This post was written by Risto Vuorio as part of AIHelsinki Academia study group on Natural Image Statistics. This text mostly covers material from Natural Image Statistics book chapter 2 available here http://www.naturalimagestatistics.net/.

# Linear Filters and Frequency Analysis

This post is written as part of AIHelsinki study group on Natural Image Statistics. This text mostly covers material from Natural Image Statistics book chapter 2 available here http://www.naturalimagestatistics.net/. The format of this post is something between learning diary and a summary but I tried to include some original examples with reproduction instructions in the text.

The topics covered in this post are mostly the same as in the textbook chapter 2 including linear filtering, frequency analysis, and space-frequency analysis. Some material has been left out and there may be inaccuracies so please consider this post supplemental to the textbook chapter.

## Linear Filtering, Convolution and Impulse Response

Linear filtering is an image processing technique where a filter is applied to an input image to produce an output. Inputs and outputs of the linear filtering operation are images. The filter itself can be thought of as an image as well. The filtering operation corresponds to sliding the filter on the input pixel by pixel and computing the output.

The output \(O(x,y)\) is given by following equation \[\label{eq:linear-filtering}

O(x,y) = \sum_{x_*=-K}^{K}\sum_{y_*=-K}^{K}{W(x_*,y_*)I(x+x_*,y+y_*)} \qquad(1) \] where \(W\) is the filter of size \((2K+1)*(2K+1)\), \(I\) is the input image and \(O\) is the output image. For each position \((x,y)\) the output is given by the linear correlation of the filter with the sub-area in the same position in the input image. The output pixel at \((x,y)\) is computed by taking the sum over the products of the filter values at positions \((x_*,y_*)\) and the input values centered at \((x,y)\) offset by \((x_*,y_*)\).

Convolution is an operation closely related to linear correlation. The term convolution might be familiar to people following news on neural networks and deep learning. We are talking about the convolution in Convolutional Neural Networks. Convolution is defined as \[I_1(x,y) \ast I_2(x,y) = \sum_{x_*=-\infty}^{\infty}\sum_{y_*=-\infty}^{\infty}{I_1(x-x_*,y-y_*)I_2(x_*,y_*)} \qquad(2) \] where \(I_1\) and \(I_2\) are images. As can be seen here the main difference between linear correlation and convolution is the sign of the terms \(x_*\) and \(y_*\). Convolution and linear filtering are related through what is called the impulse response.

Data provided:
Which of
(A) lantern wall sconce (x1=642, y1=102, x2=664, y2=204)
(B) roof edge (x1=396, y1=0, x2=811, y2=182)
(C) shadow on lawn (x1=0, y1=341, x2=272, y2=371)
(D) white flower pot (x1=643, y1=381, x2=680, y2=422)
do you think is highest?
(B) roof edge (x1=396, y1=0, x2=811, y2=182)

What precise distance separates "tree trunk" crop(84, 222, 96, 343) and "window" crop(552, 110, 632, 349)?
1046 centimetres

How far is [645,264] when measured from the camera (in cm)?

==

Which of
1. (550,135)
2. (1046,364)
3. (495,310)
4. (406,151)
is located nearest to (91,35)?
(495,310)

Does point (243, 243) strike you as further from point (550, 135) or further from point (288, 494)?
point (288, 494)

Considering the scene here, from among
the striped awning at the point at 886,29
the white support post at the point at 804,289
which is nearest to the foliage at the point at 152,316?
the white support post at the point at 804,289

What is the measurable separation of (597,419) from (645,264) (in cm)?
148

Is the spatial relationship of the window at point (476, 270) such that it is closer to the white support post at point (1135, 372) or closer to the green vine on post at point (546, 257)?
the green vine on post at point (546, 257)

Aim: In the linear filters post, which topics does the writer say are covered, mostly the same as in textbook chapter 2? You don't need the rows for this.

Result of this task:
- Linear filtering
- Frequency analysis
- Space-frequency analysis